A faithful copy without images is required: write out all the records exactly.

-------- Records

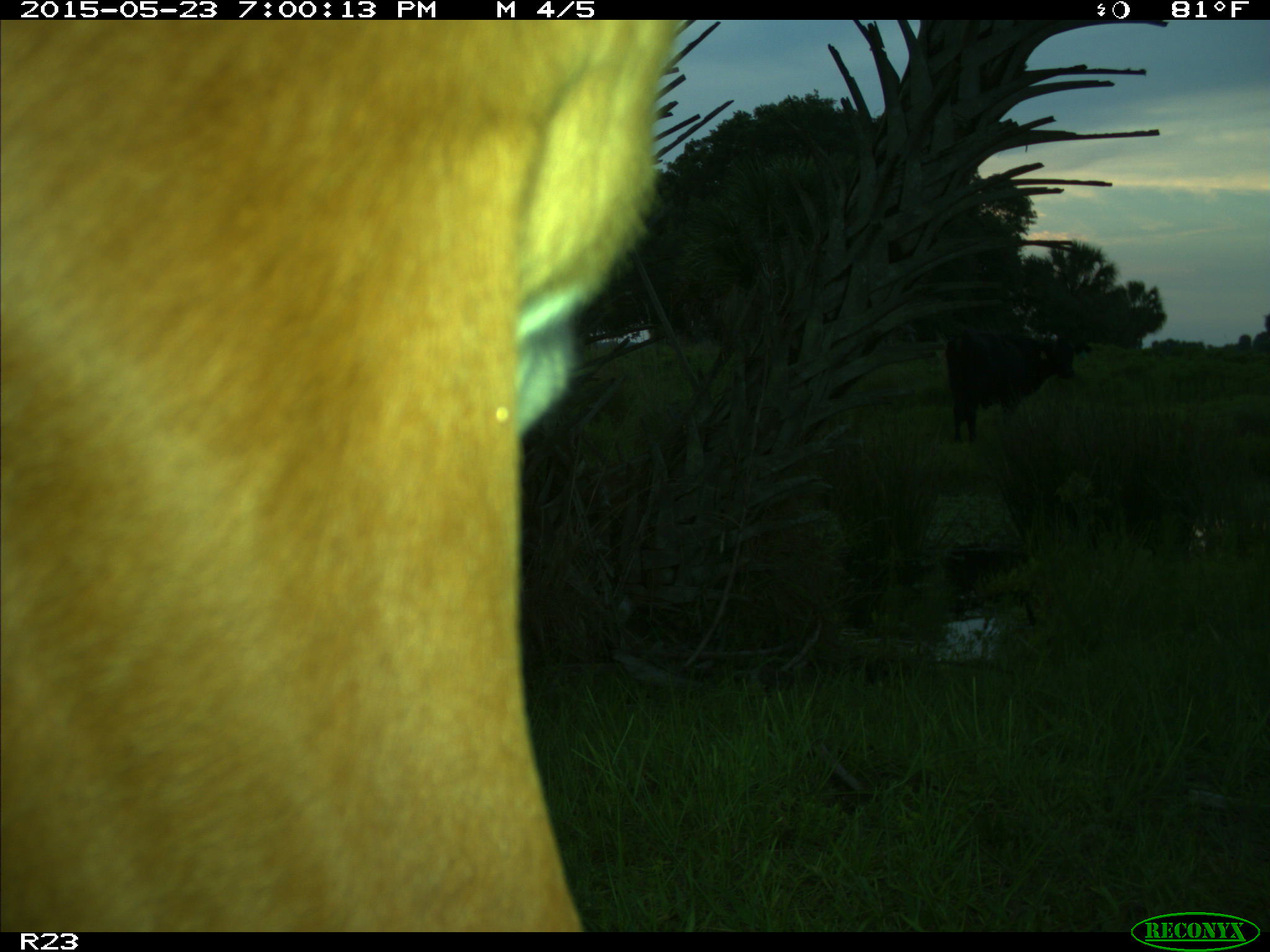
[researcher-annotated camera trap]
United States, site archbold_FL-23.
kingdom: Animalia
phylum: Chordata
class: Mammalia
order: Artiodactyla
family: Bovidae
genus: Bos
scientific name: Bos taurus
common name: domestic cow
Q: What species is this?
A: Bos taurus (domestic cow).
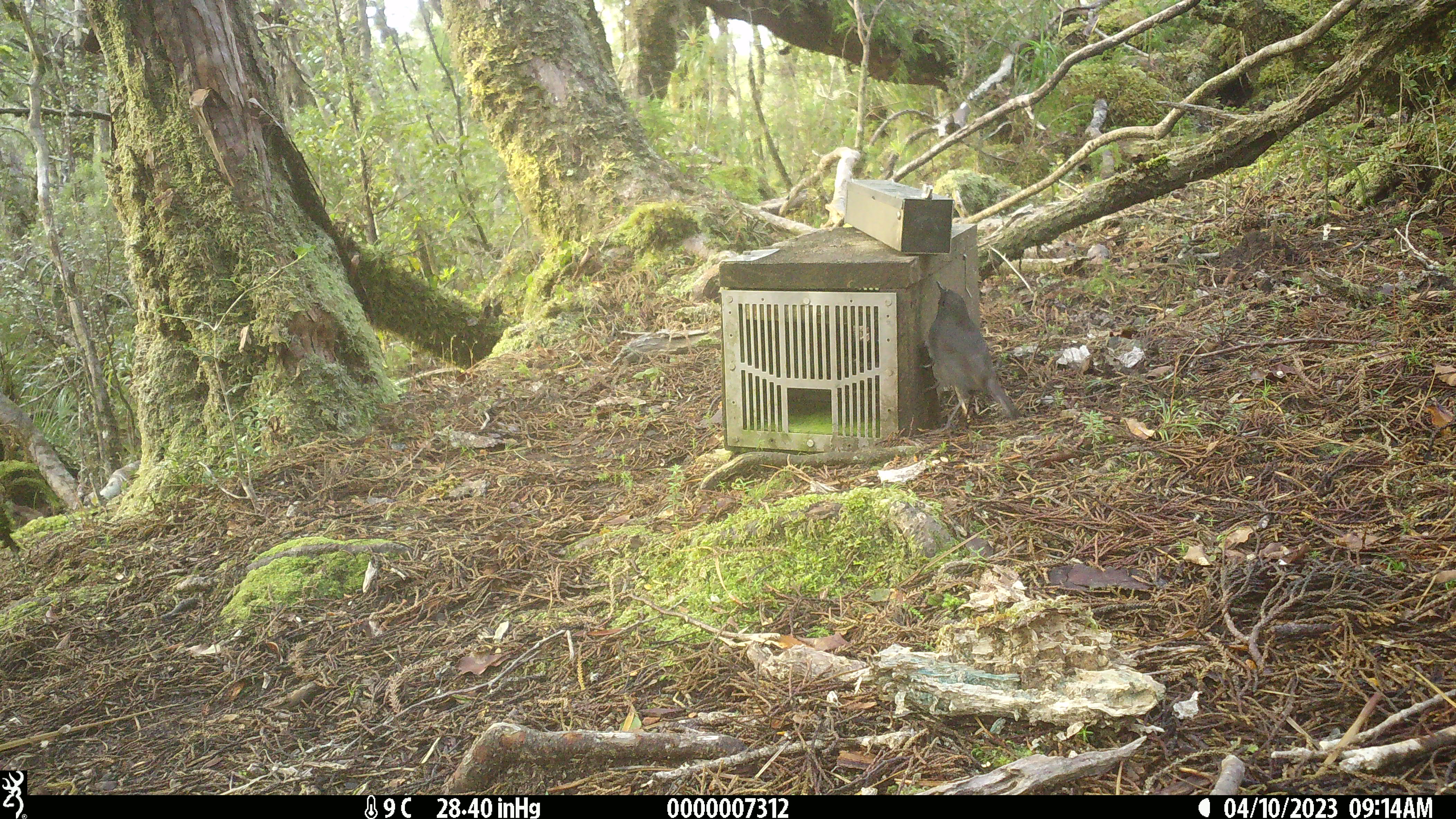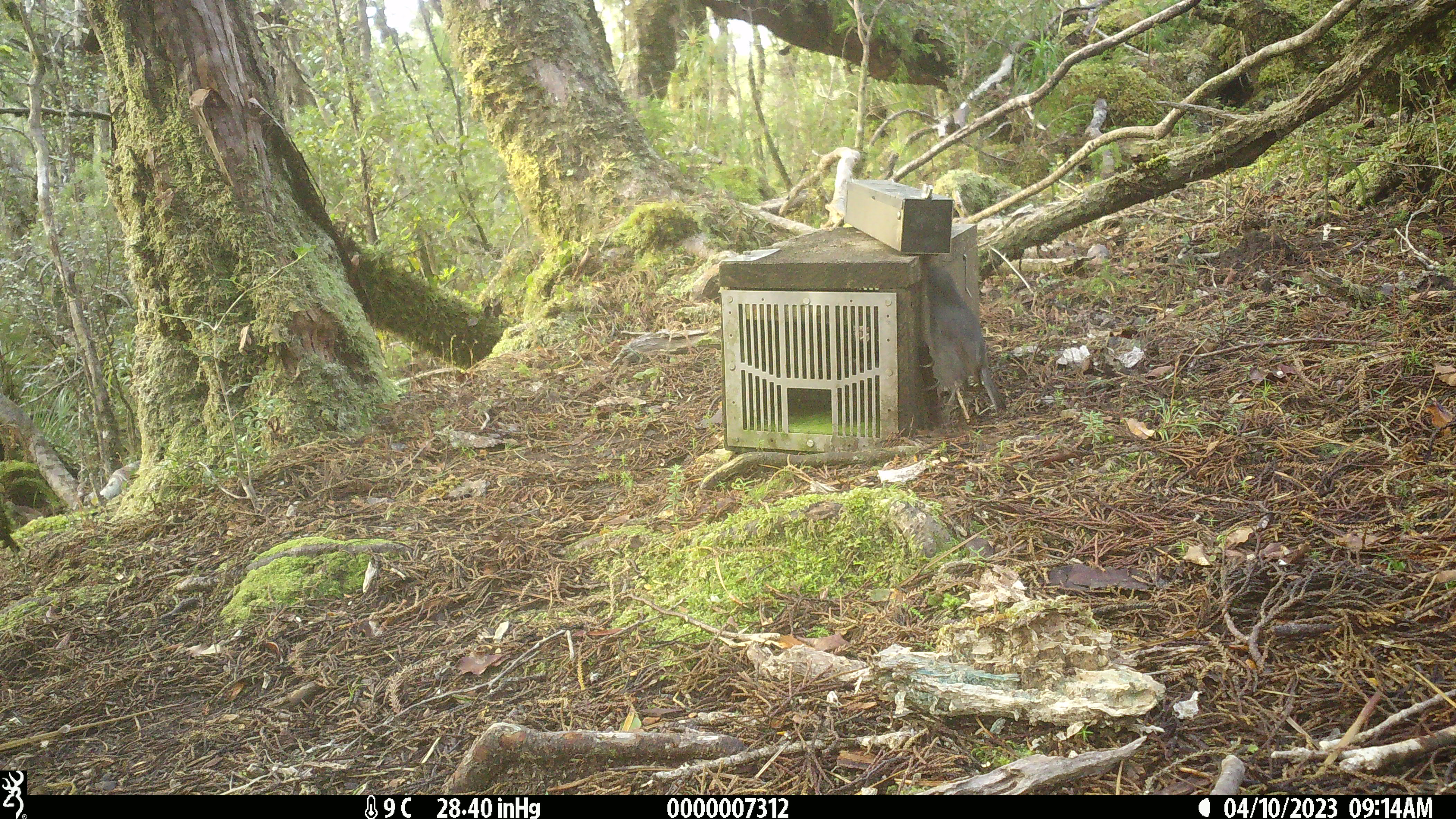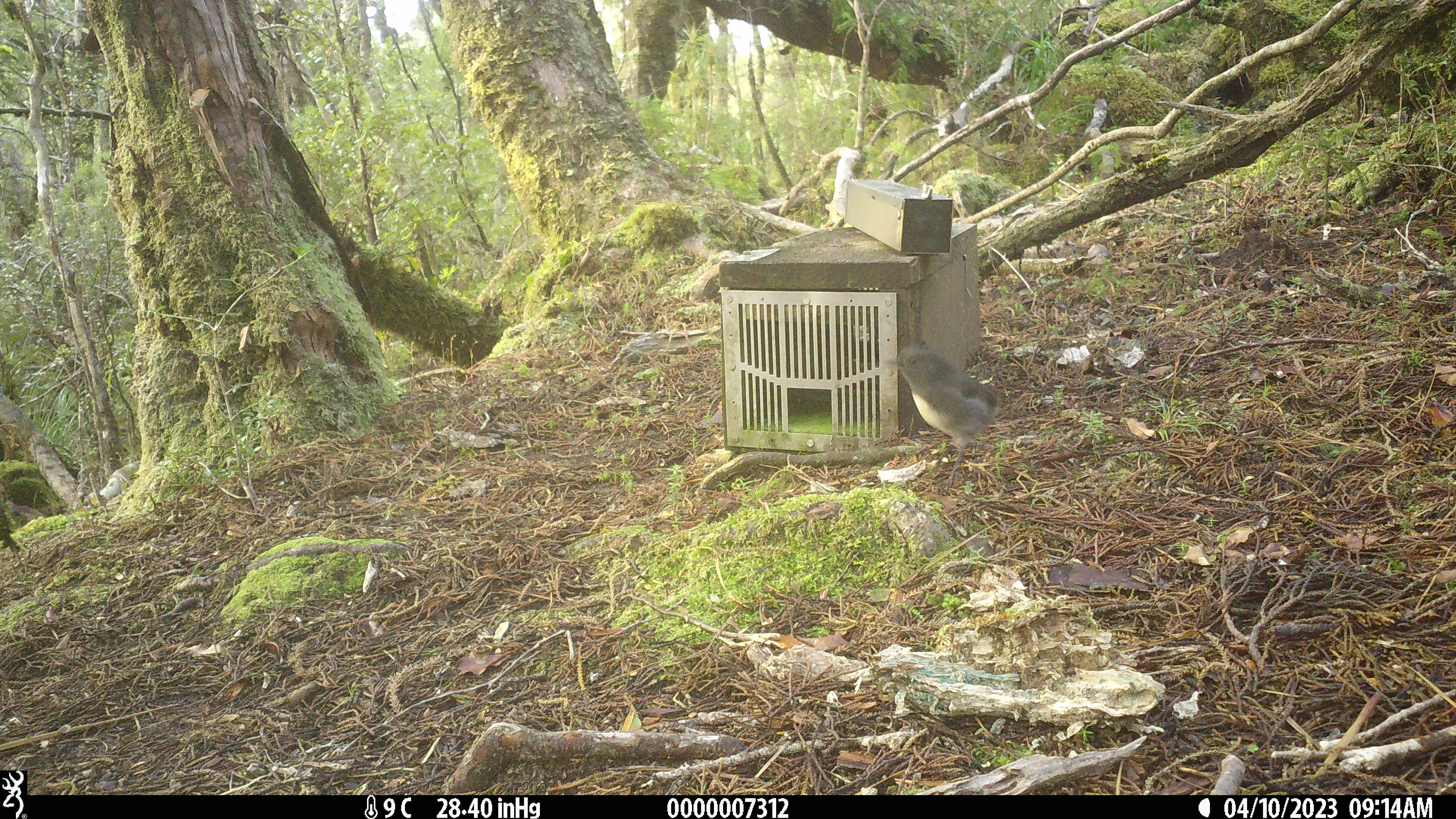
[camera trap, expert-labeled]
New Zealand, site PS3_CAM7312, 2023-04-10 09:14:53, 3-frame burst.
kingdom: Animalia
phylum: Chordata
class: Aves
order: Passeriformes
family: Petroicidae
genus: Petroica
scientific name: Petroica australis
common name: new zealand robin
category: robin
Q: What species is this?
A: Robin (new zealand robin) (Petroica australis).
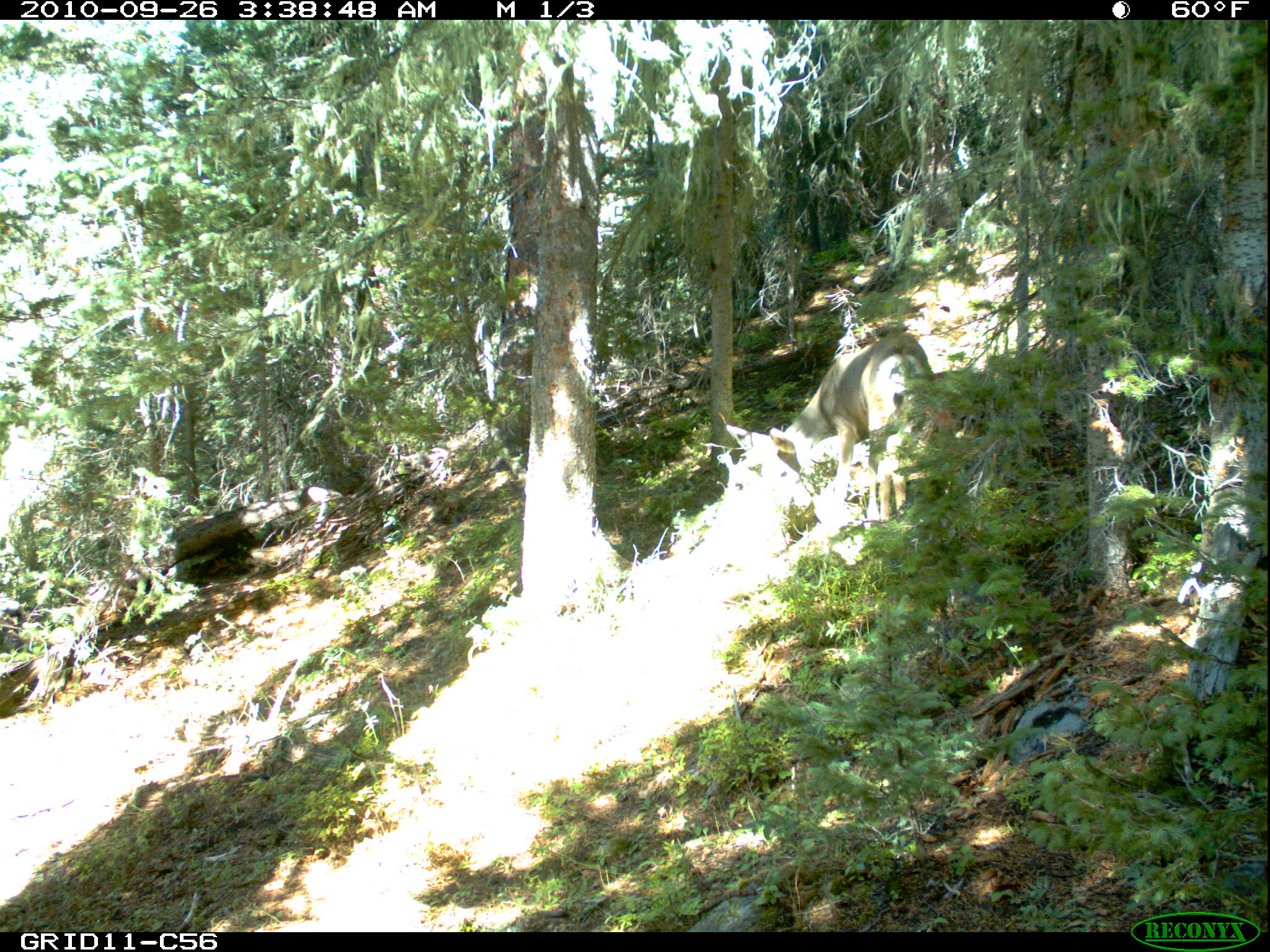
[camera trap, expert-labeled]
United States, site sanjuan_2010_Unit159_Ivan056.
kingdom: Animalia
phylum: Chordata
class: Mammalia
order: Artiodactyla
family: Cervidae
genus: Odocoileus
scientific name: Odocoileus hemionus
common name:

----------------

● **Completed task**
[researcher-annotated camera trap]
United States, site archbold_FL-23.
kingdom: Animalia
phylum: Chordata
class: Mammalia
order: Artiodactyla
family: Bovidae
genus: Bos
scientific name: Bos taurus
common name: domestic cow
Q: What species is this?
A: Bos taurus (domestic cow).
[camera trap, expert-labeled]
New Zealand, site PS3_CAM7312, 2023-04-10 09:14:53, 3-frame burst.
kingdom: Animalia
phylum: Chordata
class: Aves
order: Passeriformes
family: Petroicidae
genus: Petroica
scientific name: Petroica australis
common name: new zealand robin
category: robin
Q: What species is this?
A: Robin (new zealand robin) (Petroica australis).
[camera trap, expert-labeled]
United States, site sanjuan_2010_Unit159_Ivan056.
kingdom: Animalia
phylum: Chordata
class: Mammalia
order: Artiodactyla
family: Cervidae
genus: Odocoileus
scientific name: Odocoileus hemionus
common name:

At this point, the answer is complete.